A Lei de Execução Penal foi promulgada no ano orwelliano de 1984, com o intuito original de “efetivar as disposições de sentença ou decisão criminal e proporcionar condições para a harmônica integração social do condenado e do internado” (L. E. P. Art. 1º). Apesar de presente no ordenamento jurídico nacional por cerca de 28 anos, a principal lei que rege toda a seara do pós-condenatório penal brasileiro ainda hoje é alvo de polêmicas discussões, haja vista que vem sofrendo importantes modificações desde o ano de 2003, sendo que a reforma mais expressiva se deu no ano de 2010, com a delegação de maiores responsabilidades ao âmbito de atuação da Defensoria Pública.

Dentre os temas mais polêmicos referentes à execução penal encontra-se o da contagem de novo lapso para concessão de benefícios ao sentenciado em regime fechado, decorrente da prática de fato caracterizado como falta grave.

Em uma breve síntese: durante o tempo no qual se cumpre a pena privativa de liberdade, é disposto ao preso o direito de galgar uma série de benefícios à sua ressocialização, dentre eles a progressão de regimes, o livramento condicional, o indulto e comutacao de penas, a remição, dentre outros.
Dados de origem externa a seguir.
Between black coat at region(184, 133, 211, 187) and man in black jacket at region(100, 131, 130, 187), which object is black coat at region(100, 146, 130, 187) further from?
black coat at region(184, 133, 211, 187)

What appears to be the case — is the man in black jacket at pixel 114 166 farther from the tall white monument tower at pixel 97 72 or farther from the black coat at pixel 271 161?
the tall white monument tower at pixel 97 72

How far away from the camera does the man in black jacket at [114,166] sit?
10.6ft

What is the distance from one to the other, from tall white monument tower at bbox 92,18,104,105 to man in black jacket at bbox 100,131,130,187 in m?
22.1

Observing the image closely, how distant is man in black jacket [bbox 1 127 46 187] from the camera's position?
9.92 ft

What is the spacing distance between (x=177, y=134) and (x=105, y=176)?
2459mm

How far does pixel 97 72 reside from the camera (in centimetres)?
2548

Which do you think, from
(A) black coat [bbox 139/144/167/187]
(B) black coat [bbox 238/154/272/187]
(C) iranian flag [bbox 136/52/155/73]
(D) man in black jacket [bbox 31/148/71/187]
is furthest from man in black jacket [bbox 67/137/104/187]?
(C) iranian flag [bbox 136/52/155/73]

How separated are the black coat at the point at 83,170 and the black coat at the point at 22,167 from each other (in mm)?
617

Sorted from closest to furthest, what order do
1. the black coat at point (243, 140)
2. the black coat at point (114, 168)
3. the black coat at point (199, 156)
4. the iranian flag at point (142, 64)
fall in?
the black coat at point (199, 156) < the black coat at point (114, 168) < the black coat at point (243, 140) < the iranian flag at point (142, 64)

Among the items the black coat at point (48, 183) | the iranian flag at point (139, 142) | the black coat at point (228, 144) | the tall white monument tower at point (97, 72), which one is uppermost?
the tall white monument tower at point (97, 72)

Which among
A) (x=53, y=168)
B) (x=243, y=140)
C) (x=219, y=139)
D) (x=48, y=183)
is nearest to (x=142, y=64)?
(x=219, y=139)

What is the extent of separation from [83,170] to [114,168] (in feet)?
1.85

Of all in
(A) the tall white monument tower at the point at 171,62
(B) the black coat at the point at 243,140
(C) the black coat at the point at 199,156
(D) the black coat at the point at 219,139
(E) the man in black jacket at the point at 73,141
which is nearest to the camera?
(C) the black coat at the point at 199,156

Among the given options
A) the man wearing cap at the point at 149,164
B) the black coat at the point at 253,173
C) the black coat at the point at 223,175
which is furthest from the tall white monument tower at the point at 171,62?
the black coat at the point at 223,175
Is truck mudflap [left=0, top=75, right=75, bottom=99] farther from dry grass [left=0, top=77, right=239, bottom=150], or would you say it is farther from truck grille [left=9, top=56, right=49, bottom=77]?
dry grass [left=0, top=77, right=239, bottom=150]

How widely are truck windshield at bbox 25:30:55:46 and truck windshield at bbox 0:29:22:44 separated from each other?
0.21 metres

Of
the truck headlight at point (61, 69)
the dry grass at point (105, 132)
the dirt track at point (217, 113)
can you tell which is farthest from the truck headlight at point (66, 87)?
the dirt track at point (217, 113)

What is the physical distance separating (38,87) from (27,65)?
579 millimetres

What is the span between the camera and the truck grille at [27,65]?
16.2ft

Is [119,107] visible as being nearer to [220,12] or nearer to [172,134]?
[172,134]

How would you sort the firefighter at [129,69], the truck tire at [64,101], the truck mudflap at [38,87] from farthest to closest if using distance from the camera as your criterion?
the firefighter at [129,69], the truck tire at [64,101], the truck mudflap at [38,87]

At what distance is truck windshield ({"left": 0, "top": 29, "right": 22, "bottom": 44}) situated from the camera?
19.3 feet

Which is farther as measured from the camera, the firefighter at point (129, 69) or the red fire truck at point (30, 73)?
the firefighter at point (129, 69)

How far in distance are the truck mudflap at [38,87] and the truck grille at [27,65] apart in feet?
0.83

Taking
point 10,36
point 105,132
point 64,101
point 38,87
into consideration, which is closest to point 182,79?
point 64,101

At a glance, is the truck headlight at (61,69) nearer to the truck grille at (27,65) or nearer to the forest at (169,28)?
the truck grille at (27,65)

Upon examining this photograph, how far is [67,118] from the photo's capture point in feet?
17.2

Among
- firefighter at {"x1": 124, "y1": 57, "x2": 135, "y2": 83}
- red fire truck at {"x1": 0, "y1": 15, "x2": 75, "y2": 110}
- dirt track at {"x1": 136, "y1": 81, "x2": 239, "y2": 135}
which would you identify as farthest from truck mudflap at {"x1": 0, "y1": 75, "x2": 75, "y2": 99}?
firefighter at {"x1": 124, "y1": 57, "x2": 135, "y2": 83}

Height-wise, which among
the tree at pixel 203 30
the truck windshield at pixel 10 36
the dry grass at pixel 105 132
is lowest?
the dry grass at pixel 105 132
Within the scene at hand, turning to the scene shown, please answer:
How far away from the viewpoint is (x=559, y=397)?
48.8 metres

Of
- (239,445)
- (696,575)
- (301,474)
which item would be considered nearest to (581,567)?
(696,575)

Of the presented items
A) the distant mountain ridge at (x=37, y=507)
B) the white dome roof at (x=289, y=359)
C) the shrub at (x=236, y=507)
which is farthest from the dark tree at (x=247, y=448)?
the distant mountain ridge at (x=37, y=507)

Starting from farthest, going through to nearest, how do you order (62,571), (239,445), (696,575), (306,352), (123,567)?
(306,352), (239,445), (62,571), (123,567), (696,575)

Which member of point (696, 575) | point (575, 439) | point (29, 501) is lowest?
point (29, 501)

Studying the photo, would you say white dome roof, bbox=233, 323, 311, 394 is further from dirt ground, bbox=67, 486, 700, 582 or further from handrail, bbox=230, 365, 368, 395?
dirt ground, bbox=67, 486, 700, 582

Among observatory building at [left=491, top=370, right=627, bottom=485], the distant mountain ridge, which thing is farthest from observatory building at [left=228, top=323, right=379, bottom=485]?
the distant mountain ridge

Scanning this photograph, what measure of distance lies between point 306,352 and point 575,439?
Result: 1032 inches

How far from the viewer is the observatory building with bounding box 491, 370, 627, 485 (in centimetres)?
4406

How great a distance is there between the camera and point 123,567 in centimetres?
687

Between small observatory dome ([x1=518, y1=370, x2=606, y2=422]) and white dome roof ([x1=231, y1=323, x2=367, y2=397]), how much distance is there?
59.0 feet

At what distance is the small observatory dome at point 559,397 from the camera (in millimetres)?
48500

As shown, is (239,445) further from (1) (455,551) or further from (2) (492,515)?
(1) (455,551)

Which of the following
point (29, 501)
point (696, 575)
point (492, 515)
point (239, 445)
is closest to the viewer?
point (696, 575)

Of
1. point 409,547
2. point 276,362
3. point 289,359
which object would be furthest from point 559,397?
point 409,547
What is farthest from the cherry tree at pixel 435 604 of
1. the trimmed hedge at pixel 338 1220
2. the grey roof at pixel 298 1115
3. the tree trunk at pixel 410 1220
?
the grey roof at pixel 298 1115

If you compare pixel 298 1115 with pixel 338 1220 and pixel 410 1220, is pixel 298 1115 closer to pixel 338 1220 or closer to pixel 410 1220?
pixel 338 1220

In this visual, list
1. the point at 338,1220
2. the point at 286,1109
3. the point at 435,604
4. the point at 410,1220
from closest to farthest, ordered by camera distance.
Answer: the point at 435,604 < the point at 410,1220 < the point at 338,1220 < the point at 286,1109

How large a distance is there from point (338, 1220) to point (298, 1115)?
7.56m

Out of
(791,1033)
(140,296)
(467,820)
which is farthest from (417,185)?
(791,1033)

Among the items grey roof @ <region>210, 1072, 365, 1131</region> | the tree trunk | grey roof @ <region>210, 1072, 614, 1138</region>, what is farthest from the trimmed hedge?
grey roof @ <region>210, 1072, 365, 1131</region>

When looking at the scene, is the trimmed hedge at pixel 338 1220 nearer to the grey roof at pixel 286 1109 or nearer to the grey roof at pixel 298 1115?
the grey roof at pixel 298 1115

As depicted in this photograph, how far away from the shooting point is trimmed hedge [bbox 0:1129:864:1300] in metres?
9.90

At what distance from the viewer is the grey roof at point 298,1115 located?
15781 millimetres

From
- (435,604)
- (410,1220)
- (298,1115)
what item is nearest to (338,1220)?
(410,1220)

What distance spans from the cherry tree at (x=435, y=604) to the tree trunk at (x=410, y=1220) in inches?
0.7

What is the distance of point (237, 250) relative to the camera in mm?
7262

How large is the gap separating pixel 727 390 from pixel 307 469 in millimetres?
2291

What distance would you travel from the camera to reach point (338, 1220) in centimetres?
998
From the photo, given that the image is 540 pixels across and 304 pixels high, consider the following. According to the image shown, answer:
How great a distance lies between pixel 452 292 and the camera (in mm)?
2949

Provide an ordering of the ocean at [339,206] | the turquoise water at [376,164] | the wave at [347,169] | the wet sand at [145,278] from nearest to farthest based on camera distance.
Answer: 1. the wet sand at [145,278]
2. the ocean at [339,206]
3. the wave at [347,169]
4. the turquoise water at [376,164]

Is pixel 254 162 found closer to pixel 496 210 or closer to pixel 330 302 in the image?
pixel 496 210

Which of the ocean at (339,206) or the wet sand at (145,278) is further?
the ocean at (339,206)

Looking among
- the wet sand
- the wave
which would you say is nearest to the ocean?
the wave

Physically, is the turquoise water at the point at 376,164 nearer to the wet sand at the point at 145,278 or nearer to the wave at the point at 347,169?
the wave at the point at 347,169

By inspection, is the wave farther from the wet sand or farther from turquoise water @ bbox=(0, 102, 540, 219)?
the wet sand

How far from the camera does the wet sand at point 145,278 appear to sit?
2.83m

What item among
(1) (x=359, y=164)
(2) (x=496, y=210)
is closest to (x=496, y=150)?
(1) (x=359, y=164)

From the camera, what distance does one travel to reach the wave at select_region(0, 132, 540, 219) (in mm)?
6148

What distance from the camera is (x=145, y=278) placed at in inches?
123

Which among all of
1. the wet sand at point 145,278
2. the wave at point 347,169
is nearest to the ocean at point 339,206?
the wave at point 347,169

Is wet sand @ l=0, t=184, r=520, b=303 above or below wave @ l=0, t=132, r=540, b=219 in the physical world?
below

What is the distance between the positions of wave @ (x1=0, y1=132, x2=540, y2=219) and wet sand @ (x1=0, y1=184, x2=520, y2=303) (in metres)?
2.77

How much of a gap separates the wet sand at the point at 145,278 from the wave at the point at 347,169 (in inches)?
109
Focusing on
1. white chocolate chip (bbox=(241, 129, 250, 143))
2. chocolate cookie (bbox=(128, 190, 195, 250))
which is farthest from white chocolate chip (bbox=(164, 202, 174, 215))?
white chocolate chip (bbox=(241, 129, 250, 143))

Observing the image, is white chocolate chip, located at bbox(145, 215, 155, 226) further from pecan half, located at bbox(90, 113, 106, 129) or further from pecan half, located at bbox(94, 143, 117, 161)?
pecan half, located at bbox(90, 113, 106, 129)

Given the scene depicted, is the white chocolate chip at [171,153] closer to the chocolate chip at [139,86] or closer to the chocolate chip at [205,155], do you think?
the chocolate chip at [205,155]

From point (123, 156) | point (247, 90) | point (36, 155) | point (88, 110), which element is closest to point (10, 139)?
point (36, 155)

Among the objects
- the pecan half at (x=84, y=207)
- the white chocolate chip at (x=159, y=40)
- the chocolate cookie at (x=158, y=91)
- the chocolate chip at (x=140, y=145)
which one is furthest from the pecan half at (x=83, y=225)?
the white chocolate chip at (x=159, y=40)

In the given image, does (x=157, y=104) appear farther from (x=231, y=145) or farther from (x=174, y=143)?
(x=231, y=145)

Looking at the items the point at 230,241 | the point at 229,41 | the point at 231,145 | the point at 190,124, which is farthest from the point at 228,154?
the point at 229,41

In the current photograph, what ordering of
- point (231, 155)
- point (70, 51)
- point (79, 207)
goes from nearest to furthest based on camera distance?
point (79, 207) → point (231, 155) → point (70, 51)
Para que tais benesses sejam concedidas, faz-se necessário que o reeducando cumpra determinados requisitos impostos por lei, sejam eles, via de regra, objetivos e subjetivos. Objetivos importam o cumprimento de certo lapso temporal relativo à pena, cujas frações variam dependendo do benefício pleiteado, enquanto subjetivos importam, em boa parte dos casos [2], em bom comportamento carcerário, comprovado pelo diretor do estabelecimento prisional (L. E. P. Art. 112). [3]

Acontece que a prática de falta disciplinar vem a atravancar a perspectiva de reinserção na sociedade prevista pelo Estado em face do sentenciado, uma vez que a comprovada conduta faltosa demonstra imaturidade e falta de comprometimento do reeducando para com o programa carcerário. Porém, na legislação são específicas as sanções a que estão sujeitos os apenados, sendo que é defeso ao magistrado impor penalidades não previamente instituídas em norma legal ou regulamentar:

Art 45 - Não haverá falta nem sanção disciplinar sem expressa e anterior previsão legal ou regulamentar.

Art 49 - As faltas disciplinares classificam-se em leves, médias e graves. A legislação local especificará as leves e médias, bem assim as respectivas sanções.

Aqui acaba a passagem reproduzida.